* Passage provided *
▬▬▬▬▬▬

Implement the class UndergroundSystem that supports three methods:

1. checkIn(int id, string stationName, int t)
A customer with id card equal to id, gets in the station stationName at time t.
A customer can only be checked into one place at a time.

2. checkOut(int id, string stationName, int t)
A customer with id card equal to id, gets out from the station stationName at time t.

3. getAverageTime(string startStation, string endStation)
Returns the average time to travel between the startStation and the endStation.
The average time is computed from all the previous traveling from startStation to endStation that happened directly.
Call to getAverageTime is always valid.
You can assume all calls to checkIn and checkOut methods are consistent. That is, if a customer gets in at time t1 at some station, then it gets out at time t2 with t2 > t1. All events happen in chronological order.

▬▬▬▬▬▬

* What this task involves *
Output the part of the UndergroundSystem problem statement from "A customer with id card equal to id, gets in" to "from the station stationName at time t.", word for word. The lines that come next were taken from a different source.

(Stored data entries)
▬▬▬▬▬▬

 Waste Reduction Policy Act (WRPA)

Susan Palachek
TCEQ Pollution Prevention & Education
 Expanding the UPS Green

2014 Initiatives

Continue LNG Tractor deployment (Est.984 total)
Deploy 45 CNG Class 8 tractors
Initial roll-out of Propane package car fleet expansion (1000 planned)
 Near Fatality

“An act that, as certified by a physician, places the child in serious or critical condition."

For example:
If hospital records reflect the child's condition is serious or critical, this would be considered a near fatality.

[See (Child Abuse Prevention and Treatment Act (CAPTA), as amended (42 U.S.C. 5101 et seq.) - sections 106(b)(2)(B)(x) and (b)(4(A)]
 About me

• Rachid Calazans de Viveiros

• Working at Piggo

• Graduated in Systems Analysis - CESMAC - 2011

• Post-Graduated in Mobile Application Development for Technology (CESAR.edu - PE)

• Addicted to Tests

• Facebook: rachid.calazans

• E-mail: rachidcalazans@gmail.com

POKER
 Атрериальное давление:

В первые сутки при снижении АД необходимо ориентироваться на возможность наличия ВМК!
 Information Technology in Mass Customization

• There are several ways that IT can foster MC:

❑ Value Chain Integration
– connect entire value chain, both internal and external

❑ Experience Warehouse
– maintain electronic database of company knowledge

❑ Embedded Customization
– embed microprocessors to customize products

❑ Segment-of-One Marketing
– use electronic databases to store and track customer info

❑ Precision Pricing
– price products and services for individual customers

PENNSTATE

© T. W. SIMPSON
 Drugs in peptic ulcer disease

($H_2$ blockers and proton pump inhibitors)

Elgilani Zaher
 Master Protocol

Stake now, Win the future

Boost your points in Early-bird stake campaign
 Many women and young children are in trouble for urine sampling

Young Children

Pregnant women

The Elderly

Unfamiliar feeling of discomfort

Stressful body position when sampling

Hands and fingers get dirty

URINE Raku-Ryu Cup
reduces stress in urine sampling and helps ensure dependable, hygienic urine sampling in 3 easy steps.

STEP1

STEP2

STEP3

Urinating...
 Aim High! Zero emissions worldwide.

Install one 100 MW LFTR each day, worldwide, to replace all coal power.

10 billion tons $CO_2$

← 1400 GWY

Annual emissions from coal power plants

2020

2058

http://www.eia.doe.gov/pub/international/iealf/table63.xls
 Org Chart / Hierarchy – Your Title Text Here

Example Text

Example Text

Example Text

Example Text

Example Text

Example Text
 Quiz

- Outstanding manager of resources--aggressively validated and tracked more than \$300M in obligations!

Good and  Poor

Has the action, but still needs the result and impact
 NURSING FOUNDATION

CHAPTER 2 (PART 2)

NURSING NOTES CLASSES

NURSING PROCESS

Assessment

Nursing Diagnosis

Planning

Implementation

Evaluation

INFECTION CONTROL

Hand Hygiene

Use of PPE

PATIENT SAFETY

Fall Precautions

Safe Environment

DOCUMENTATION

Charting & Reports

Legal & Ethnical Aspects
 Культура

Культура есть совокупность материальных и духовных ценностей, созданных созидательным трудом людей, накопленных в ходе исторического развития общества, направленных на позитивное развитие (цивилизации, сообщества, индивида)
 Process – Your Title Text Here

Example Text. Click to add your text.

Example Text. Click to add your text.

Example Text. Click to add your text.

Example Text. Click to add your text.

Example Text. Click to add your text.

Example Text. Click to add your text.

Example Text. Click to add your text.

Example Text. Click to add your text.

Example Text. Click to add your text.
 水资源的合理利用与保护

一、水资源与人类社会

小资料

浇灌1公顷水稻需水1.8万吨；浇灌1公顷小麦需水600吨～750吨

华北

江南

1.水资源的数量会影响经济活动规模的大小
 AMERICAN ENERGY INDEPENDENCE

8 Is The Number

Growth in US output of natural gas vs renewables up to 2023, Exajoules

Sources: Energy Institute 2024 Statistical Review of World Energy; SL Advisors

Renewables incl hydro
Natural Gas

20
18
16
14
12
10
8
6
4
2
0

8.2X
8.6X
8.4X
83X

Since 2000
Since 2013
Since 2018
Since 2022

▬▬▬▬▬▬

* Answer section *
A customer with id card equal to id, gets in the station stationName at time t.
A customer can only be checked into one place at a time.

2. checkOut(int id, string stationName, int t)
A customer with id card equal to id, gets out from the station stationName at time t.